• _Exercise aim_: Give back exactly the lines of the material below that start at the line containing "terrain à bâtir" and end at the line containing "Long Stem Red", and no others.
————
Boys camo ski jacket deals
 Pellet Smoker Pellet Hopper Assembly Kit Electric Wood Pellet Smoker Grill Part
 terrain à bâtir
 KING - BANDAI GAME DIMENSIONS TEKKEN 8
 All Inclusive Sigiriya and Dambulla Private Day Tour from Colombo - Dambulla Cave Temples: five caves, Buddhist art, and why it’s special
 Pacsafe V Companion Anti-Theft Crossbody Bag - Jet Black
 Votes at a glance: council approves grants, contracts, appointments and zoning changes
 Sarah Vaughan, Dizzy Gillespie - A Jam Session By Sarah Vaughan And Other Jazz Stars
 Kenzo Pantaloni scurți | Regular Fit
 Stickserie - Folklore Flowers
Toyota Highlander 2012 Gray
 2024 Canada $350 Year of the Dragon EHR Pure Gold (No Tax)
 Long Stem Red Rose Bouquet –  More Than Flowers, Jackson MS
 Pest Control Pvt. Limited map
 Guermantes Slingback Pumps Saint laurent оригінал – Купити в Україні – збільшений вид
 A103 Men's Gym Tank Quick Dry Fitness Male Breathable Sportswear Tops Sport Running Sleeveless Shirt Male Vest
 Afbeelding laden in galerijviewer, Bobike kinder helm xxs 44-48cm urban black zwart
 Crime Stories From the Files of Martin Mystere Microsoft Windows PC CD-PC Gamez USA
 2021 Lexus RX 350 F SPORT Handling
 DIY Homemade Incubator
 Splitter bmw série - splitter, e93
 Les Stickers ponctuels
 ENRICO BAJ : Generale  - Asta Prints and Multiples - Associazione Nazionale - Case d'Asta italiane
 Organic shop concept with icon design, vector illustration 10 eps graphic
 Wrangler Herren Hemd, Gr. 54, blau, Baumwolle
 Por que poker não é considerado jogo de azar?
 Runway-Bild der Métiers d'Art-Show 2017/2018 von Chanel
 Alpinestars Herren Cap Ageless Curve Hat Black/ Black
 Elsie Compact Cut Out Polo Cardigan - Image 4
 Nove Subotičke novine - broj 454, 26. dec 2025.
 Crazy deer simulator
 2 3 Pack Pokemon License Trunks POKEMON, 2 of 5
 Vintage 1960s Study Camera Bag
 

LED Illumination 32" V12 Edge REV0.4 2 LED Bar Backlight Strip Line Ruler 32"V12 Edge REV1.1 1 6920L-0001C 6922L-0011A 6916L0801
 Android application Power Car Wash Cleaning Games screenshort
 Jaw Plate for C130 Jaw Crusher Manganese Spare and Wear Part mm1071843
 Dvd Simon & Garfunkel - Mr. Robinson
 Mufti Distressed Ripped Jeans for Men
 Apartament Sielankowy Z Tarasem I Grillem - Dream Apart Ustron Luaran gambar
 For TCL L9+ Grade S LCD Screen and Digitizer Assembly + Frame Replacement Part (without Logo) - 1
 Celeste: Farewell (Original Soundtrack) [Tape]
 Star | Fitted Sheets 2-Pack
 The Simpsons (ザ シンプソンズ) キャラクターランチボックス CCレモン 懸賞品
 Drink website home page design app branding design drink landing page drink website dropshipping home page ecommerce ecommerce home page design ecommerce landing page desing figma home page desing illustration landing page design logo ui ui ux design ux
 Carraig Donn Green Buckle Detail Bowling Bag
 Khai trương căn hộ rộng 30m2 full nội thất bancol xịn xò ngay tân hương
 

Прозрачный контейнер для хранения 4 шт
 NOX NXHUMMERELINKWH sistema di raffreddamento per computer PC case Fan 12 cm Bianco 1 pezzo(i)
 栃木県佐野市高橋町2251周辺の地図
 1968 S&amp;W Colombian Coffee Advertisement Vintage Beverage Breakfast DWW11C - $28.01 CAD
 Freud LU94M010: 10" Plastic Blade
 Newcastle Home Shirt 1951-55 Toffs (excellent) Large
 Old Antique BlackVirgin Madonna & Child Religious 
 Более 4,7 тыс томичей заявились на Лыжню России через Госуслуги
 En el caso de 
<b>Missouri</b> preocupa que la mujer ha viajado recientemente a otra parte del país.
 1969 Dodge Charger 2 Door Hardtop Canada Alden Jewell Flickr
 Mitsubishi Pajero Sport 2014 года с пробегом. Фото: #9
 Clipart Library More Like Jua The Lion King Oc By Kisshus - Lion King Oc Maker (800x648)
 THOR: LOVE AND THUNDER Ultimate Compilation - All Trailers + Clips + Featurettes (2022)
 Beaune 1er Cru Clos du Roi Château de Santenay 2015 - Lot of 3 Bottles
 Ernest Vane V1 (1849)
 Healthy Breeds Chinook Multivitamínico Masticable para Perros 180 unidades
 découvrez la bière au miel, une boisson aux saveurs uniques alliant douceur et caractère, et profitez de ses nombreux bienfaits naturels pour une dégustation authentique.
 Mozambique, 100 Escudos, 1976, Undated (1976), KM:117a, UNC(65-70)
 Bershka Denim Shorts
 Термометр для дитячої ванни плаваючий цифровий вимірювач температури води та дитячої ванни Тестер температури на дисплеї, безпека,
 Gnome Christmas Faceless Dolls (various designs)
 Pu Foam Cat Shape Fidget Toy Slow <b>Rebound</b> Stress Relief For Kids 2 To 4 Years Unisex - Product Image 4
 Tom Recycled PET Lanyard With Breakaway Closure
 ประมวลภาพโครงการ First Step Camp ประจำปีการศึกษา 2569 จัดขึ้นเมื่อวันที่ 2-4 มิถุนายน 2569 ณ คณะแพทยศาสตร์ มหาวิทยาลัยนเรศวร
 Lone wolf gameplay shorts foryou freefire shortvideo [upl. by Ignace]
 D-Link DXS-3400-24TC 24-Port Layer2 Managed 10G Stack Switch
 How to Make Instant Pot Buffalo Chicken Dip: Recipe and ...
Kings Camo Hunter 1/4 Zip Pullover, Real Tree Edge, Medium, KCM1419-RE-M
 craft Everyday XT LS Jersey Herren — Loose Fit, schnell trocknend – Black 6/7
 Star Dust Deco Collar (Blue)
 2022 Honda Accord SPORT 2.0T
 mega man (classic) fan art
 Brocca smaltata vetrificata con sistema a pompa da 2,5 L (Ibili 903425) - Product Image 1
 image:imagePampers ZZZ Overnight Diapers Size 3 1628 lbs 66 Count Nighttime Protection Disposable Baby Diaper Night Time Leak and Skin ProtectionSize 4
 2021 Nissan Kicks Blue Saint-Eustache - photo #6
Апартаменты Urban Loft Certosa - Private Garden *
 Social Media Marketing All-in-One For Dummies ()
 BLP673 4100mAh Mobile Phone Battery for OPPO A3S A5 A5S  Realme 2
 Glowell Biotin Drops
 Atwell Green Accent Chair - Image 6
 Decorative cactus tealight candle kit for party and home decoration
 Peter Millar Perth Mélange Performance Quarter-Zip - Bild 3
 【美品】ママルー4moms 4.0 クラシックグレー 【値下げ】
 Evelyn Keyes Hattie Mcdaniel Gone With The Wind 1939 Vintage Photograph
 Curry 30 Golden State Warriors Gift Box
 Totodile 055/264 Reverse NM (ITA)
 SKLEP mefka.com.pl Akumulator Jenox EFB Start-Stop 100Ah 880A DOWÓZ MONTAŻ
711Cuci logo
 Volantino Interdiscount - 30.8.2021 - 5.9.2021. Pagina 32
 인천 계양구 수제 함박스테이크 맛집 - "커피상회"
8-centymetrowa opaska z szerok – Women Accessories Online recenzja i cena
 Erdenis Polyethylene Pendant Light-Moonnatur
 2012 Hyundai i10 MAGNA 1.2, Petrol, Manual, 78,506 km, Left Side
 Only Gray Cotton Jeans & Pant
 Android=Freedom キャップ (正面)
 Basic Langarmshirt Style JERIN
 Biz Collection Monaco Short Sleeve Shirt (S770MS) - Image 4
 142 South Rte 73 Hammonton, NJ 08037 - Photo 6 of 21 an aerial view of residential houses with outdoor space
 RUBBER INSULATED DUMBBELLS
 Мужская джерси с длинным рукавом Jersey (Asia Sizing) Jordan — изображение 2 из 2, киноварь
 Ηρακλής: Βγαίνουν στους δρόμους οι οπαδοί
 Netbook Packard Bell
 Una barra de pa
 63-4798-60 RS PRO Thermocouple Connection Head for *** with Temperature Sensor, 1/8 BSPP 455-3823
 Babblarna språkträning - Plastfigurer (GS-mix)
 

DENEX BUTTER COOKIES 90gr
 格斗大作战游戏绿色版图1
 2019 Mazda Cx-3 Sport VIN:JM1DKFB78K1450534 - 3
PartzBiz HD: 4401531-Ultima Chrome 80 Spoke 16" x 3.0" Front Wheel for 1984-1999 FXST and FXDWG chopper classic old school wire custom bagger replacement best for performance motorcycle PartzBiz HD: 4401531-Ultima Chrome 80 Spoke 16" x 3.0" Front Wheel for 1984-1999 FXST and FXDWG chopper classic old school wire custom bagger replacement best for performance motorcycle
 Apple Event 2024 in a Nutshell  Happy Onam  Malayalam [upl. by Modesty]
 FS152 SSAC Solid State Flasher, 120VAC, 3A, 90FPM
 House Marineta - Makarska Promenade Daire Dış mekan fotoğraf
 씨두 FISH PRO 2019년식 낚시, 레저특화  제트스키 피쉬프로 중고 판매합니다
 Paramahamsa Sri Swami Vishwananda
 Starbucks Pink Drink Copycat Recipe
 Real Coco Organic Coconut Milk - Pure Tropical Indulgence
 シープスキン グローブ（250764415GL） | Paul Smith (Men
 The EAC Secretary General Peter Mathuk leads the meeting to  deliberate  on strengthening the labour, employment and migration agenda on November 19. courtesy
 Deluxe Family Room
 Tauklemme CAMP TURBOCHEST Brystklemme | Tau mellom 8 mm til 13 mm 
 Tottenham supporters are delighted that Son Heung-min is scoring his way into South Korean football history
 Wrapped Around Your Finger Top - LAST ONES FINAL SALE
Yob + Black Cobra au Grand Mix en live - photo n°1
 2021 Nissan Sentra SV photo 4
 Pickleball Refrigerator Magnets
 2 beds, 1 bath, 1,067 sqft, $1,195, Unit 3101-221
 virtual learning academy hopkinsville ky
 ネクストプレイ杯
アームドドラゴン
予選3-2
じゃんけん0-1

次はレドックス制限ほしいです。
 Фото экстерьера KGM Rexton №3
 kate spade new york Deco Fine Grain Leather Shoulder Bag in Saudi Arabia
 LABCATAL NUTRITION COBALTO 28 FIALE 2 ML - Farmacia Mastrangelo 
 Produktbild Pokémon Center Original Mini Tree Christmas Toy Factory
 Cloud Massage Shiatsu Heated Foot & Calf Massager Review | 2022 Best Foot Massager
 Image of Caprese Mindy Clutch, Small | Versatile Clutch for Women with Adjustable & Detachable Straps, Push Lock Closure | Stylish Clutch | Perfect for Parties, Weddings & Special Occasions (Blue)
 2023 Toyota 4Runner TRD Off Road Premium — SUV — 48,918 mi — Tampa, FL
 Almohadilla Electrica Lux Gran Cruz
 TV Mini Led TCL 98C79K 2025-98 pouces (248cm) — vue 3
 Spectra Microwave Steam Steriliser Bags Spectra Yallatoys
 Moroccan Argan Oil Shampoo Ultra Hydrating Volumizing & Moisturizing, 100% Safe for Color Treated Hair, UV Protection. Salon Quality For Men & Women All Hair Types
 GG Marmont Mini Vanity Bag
————
• _Worked solution_:
 terrain à bâtir
 KING - BANDAI GAME DIMENSIONS TEKKEN 8
 All Inclusive Sigiriya and Dambulla Private Day Tour from Colombo - Dambulla Cave Temples: five caves, Buddhist art, and why it’s special
 Pacsafe V Companion Anti-Theft Crossbody Bag - Jet Black
 Votes at a glance: council approves grants, contracts, appointments and zoning changes
 Sarah Vaughan, Dizzy Gillespie - A Jam Session By Sarah Vaughan And Other Jazz Stars
 Kenzo Pantaloni scurți | Regular Fit
 Stickserie - Folklore Flowers
Toyota Highlander 2012 Gray
 2024 Canada $350 Year of the Dragon EHR Pure Gold (No Tax)
 Long Stem Red Rose Bouquet –  More Than Flowers, Jackson MS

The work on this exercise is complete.